### [AVAILABLE DATA]

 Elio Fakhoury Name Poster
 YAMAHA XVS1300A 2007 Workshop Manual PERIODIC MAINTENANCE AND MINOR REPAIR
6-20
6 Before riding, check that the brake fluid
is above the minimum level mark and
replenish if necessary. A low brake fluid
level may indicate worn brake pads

==

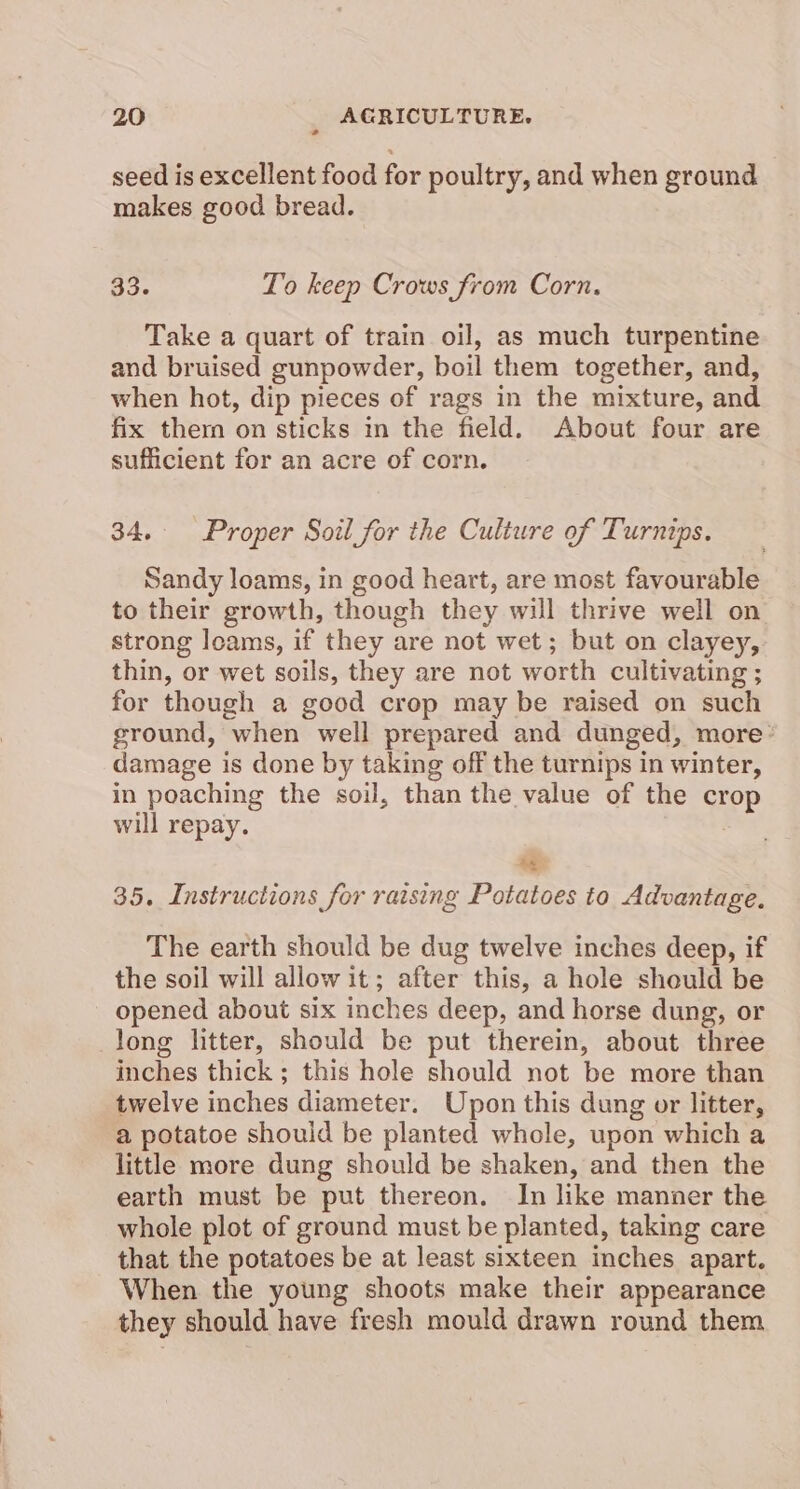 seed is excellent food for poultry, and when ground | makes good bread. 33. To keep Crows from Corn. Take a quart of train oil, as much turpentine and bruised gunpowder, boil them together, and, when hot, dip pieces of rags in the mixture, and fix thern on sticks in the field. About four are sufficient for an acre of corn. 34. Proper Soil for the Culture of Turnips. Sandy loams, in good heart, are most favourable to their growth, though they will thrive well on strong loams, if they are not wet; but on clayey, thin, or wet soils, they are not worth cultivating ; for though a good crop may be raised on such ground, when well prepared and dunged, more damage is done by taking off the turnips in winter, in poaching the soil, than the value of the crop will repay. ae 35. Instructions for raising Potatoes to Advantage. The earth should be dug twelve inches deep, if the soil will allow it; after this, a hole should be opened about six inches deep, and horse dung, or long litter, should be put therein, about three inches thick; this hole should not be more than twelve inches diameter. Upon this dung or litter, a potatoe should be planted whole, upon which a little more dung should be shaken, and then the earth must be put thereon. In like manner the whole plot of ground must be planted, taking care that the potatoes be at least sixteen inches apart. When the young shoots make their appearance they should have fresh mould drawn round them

### [GOAL OF THE EXERCISE]
Please give back exactly the lines of the listing above that run from the one containing "replenish if necessary. A low brake fluid" through the one containing "level may indicate worn brake pads", and only those.

### [COMPLETED EXERCISE]
replenish if necessary. A low brake fluid
level may indicate worn brake pads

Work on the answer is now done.